WHAT THIS TASK INVOLVES: List every line in the entries below that contains the string "blue". Matching is case-sensitive.

================================

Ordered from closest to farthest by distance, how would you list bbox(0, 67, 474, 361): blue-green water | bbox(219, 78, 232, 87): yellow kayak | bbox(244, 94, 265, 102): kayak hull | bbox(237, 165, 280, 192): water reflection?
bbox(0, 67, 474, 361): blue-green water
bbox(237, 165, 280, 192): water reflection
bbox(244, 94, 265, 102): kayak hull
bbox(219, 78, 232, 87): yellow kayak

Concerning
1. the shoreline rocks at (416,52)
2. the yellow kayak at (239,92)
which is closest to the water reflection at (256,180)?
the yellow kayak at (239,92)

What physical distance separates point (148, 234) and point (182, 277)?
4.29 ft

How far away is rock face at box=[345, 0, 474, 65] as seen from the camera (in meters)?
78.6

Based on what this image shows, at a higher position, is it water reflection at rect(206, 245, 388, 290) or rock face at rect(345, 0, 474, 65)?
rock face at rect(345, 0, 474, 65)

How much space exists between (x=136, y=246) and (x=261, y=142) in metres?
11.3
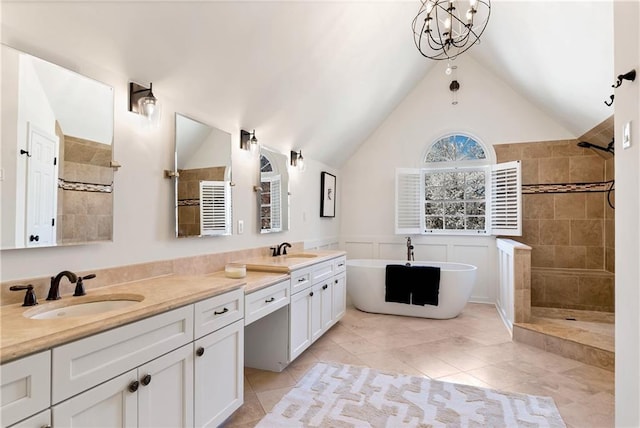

================================

REPLY TO THE TASK:
Ordered from closest to farthest by distance, how would you list bbox(0, 67, 474, 361): blue-green water | bbox(219, 78, 232, 87): yellow kayak | bbox(244, 94, 265, 102): kayak hull | bbox(237, 165, 280, 192): water reflection?
bbox(0, 67, 474, 361): blue-green water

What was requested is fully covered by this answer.